Anthony ap Howard Ó Gwydion didn’t need to be told that. He had absolutely no question about who was in charge in his House.

“Will that be all, my Lord?” His Companion stood in his doorway, all business.

“That will be all, Miss Pepper.” Pepper ran his House for him; she ran his business for him. If she’d been born to a noble mother and not a slave, she’d be running the country. She looked, more than Tony did,every inch the Californian noble: red hair, grey eyes, fair skin. She looked delicious. “Oh. One more thing.”

“Yes, my Lord?” Her lips were quirking. She was trying not to smile at him. That was the game: could he get her to smile while they were still, technically, in public?

“Close the door.”

He was going to lose that game today. Pepper had been gone on business for days.

“Behind me or in front of me, my Lord?” Ooh, almost a smile. But it was because she teasing him, points off.

“In front of you, Miss Pepper.” He set down the piece he was working on. He didn’t want it to get broken, and…

The door shut, and Pepper’s eyes blazed green. “Tell me, Tony, have you been good?”

If Tony had wanted to be in charge, he never would have bought a slave sired by the queen’s favorite lover. He swallowed as her power washed over him.

One swallow, and then another.

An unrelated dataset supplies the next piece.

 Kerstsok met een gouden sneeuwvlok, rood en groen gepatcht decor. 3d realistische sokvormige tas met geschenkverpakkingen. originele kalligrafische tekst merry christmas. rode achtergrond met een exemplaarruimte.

He’d try to fight it, of course. “You’re terrifying, you know that, right? I mean, not normally. Normally you’re a beautiful specimen of womankind. But when you do that… no. No I have not been good, unless you’re willing to stretch your definition of “good” quite a bit and maybe take into consideration extenuating circumstances.”

“Tony, unless those extenuating circumstances are ‘being Tony Ó Gwydion-‘”

“Which, you have to admit, is something of a circumstance!”

“-I can’t think of anything I’d believe.” She strode forward, her heels clicking on the hard floor of his workshop. “Tell me.” Her eyes were glowing again, shit, why did she never leave anything to chance? “How were you bad today, Tony?”

“What, you’re not even going to consider the extenuating circumstances? I have proof!”

“I will consider them after you answer me, Tony.”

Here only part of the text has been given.